You can also adopt them with the Co-op, as described above. It will allow your OER materials to appear on the “My Textbooks” tab in Canvas with the rest of their textbooks at no additional cost.

  • Faculty members choose, without restriction, their textbook and any related course materials for their classes.
  • If an instructor is comfortable using a digital course materials, including the textbook if applicable, then the ISBN for the digital LTA version of chosen materials can be obtained from the Co-op or from a publisher’s representative. This ISBN is then entered into the same textbook adoption system that has been run by the University Co-op for many years.
  • The LTA price is guaranteed to be the lowest commercially available price for the material, but if a non-digital printed version is preferred by the instructor, they will choose the non-LTA version, same as before.
  • If the instructor selects the LTA version, the course and its students are automatically included in the LTA program. Students are opted in to the LTA course materials by default, but can easily opt out to pursue other options as described below.
  • For non-commercial materials (OER), the instructor can still choose to adopt them through the Co-op’s adoption system, if they choose. That will allow the materials to be read in a new section of the course’s Canvas site called “MyTextbooks.”
  • LTA materials are available to students as soon as the class page of Canvas is made active, which should be no later than the first class day.
    • Students can use OER materials from then on, in accordance with the OER license applied.
    • Students can use commercial LTA materials at no cost and without obligation during the opt-out period, which at UT Austin goes until the end of the 12th class day.
  • Students can opt out of any LTA materials through the My Textbooks tab in Canvas and, even more easily, using a link that is sent to all students enrolled in an LTA class by the University Co-op. They may opt out of some and stay opted in to others, as they choose.
  • During the opt-out period, students can see the pricing and can easily opt out of the LTA materials in order to acquire the required course materials in a different way, if they choose. They can also opt back in again. They retain LTA access throughout the opt-out period as they are exploring their purchasing options and perhaps waiting for materials to arrive from another source, even if they have already opted out. No one using LTA materials will be without their course materials during the first 12 class days.
  • After the opt-out period ends, students are billed for any LTA course materials they have not opted out of. At UT Austin this is done in the What I Owe (WIO) non-tuition billing system. They have until the end of the 20th class day to make payment. If they do not, the bill in WIO is cancelled and their access to the material is removed (see FAQs for more detail).

# [PROVIDED DATA]
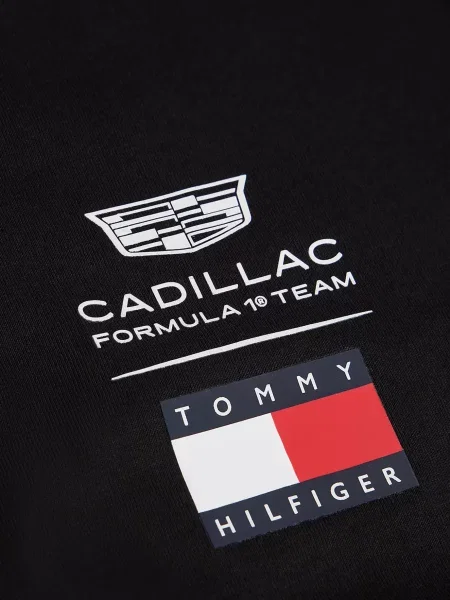 Футболка Tommy Hilfiger чорна
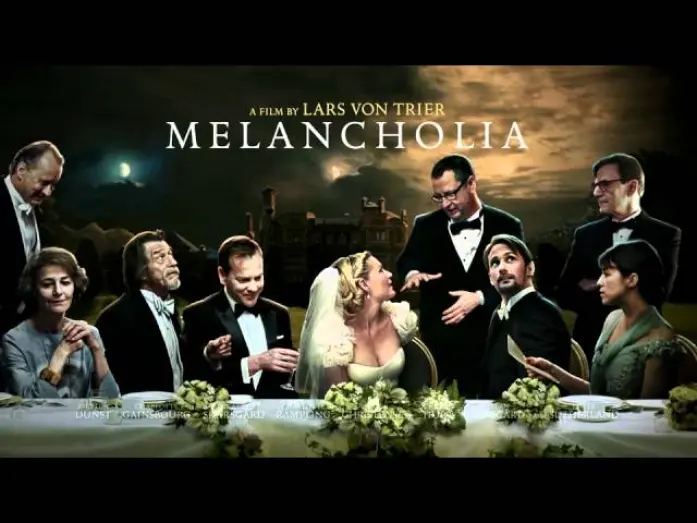 Відео до фільму Меланхолія | Melancholia Motion Poster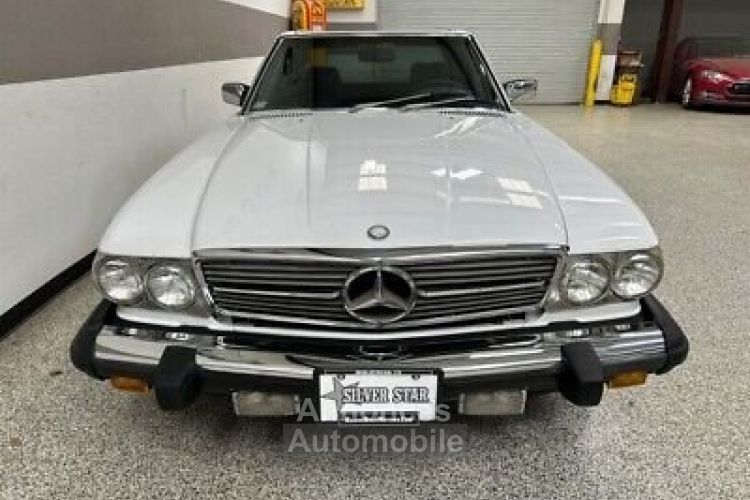 Mercedes SL SL-Class  - <small></small> 30.800 € <small>TTC</small> - #2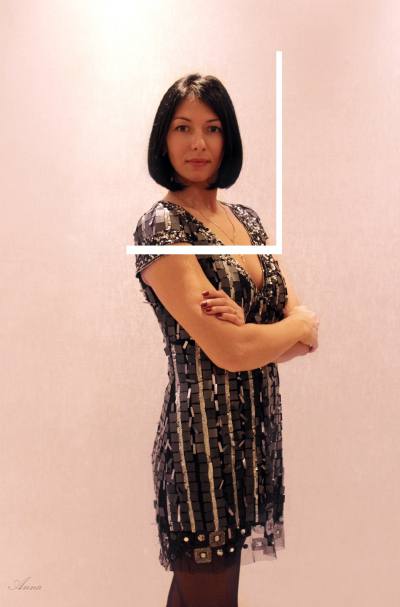 Julia 40 ans Voronezh Russie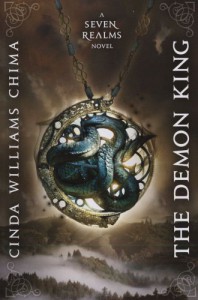 The Demon King  - Cinda Williams Chima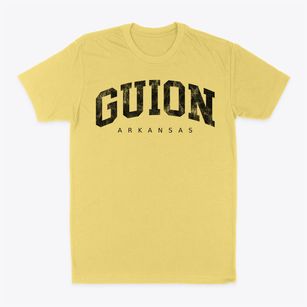 Guion Arkansas Urban Vibe Classic Dad T-Shirt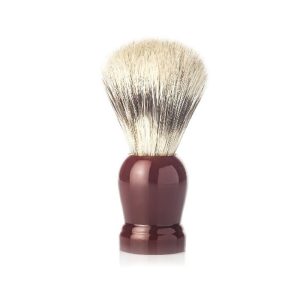 Vielong J&M Brocha De Afeitar Cerda Natural 21mm Marrón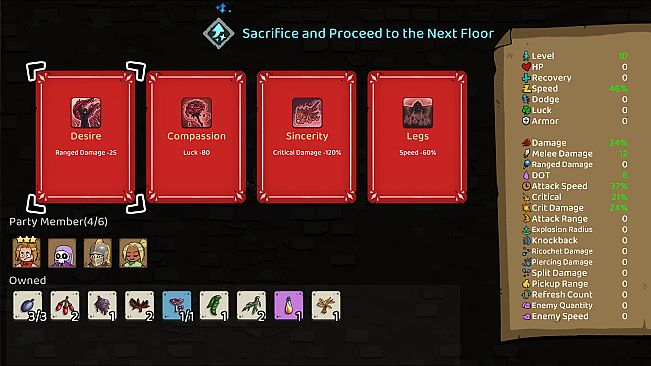 Survivor Legion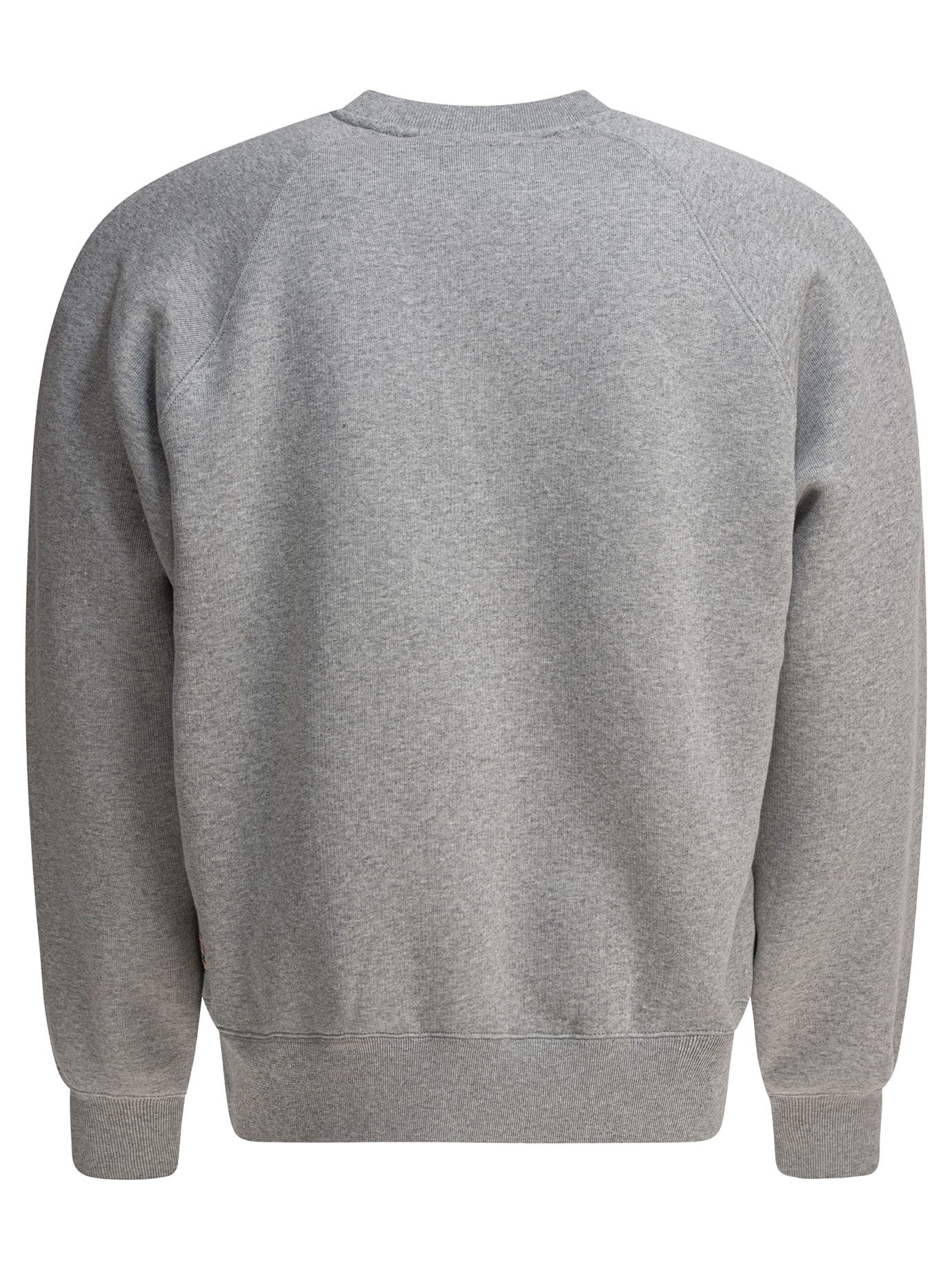 [Stussy] Sweatshirt FW25 1185700009 GREY HEATHER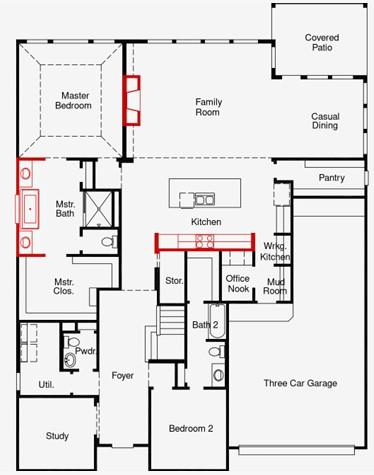 506 Uphill Court Liberty Hill TX 78642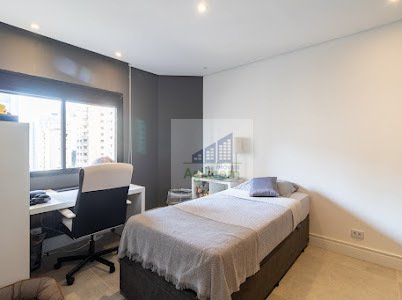 COBERTURA DUPLEX DE 476M² 5 DORMITÓRIOS E 5 VAGAS À VENDA EM CAMPO BELO SP Rua Conde de Porto Alegre São Paulo -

# [SET OF TASKS]
[1] Repeat the passage on digital course materials word for word, starting at "You can also" and ending at "no additional cost.".
[2] According to the passage on digital course materials, by when must students at UT Austin pay for LTA materials after being billed?
The items aren't needed for anything here.

# [ANSWER SECTION]
[1]
You can also adopt them with the Co-op, as described above. It will allow your OER materials to appear on the “My Textbooks” tab in Canvas with the rest of their textbooks at no additional cost.

[2] By the end of the 20th class day.